Last week, I began writing six reasons to take it slowly when dating. . . Check it out here. I gave these three reasons: 1) Marriage is not a task on the “to do” list, 2) Dating is fun in a way that marriage isn’t, and 3) It takes time to really know someone.
And I’m not the only one advocating this.
Psychology Today advocates taking it slowly, even Eharmony recommends it, first by encouraging women to date several men at once, as well as some other advice.
So here we go with a few more of my reasons. . .
- Sex is a TINY portion of marriage
Christians who value delaying sexual intercourse until marriage are daily bombarded with messages about sex from media and society. Among other ideas, these messages state the amazing power and irresistibility of sexual intercourse. Thus, many don’t think they can wait, think of their wedding day primarily as the day they get to start having (“legitimate”) sex, and want to speed it up so that they can have what society says is the best ever.
I’ve actually heard respected Christian leaders recommend people get married quickly so that they can have the pleasure of sexual intercourse.
Now, don’t get me wrong—sexual intercourse in marriage is an incredibly powerful and enjoyable way to find union on all planes—physical, spiritual, etc. However, most of your marriage will not be spent having sex. More time is spent figuring out life, cooking, cleaning, working, planning, fighting, making up. . . While it’s important, there will be times when you can’t have sex (illness (both serious and less so), during menstruation, for at least six weeks after giving birth, traveling for work, and more).
Problem is if we place too much importance on the sexual relationship, we miss the other multiple (and arguably more important) aspects of marriage. We must realize that sexual intercourse is really a tiny portion of marriage and put it in its rightful place among other more primary elements of marriage.
And I love the way Lonestar gives us a picture of what’s important in his family in “On My Front Porch Looking In.” (hint: it’s not sex)
- This isn’t your last chance.
When I was 32, I thought I was really old and rather undesirable. I started dating a man who was a good man, but not really an eligible life-partner for me. However, since I hadn’t had a boyfriend for nine years, I was afraid that if I broke up with him, my dreams of marriage and family would be lost. So, the relationship went on a lot longer than it should have, and I thank God I was able to end it, but it caused a lot of pain all around.
He wasn’t my last chance.
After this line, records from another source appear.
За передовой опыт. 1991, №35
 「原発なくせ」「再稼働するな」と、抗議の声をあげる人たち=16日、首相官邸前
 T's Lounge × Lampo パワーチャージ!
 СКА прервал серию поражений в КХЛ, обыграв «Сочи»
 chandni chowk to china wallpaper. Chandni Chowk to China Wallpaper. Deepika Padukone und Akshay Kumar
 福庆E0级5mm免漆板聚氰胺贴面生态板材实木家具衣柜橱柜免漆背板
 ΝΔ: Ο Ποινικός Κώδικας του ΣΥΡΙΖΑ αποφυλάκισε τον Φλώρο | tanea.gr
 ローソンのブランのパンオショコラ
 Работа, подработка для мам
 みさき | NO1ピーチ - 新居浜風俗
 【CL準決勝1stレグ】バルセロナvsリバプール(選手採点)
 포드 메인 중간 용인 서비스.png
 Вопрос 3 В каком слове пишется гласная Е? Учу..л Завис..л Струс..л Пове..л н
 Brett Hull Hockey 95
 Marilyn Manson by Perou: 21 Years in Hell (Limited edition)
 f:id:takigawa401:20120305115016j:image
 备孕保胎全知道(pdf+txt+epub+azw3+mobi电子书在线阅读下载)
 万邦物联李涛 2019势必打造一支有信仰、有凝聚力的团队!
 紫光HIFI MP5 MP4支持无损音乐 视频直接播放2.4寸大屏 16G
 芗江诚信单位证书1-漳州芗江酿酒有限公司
I met the man I would marry at 37, married at 39, and am pregnant with my second child at 42. Even if it took longer to meet my life partner and I was past childbearing age, I would be happy that I broke up with the guy at 32. Thinking “he’s my last chance” or “he’s my only chance” is never a good reason to marry him.
My good friend always used to say that it’s better to be unhappy and single than unhappy and married. When one is unhappy and single, one can change the circumstances in a variety of ways. When one is unhappy and married, one is bound to someone else and thus has less freedom to make changes.
Taylor Swift’s unreleased “Wait for Me” shows what it’s like to take a “last chance.”
- God never seems to be in a hurry.
Jesus came and went about 2000 years ago, and then promised to return. We’re still waiting for him. And 1 Peter tells us that this is not slowness, but patience. God doesn’t seem to be in a hurry.
Frankly, in my life, God never seems to be in a hurry to make things happen—countless times, I’ve waited and waited and waited.
So, why are we in a hurry, then? Aren’t we supposed to be becoming more like Jesus? Can we not be patient (it is part of the fruit of the Spirit).
Though Colin Raye’s “If You Get There Before I Do” isn’t necessarily about waiting a long time, it shows the value in waiting.
So, there you have it. Six reasons I’d like to praise taking it slowly (and country music).
Marriage is one of the biggest steps most of us will every take. It pays to give it time in the making. Getting to marriage is not a race to win. It’s a life to pursue.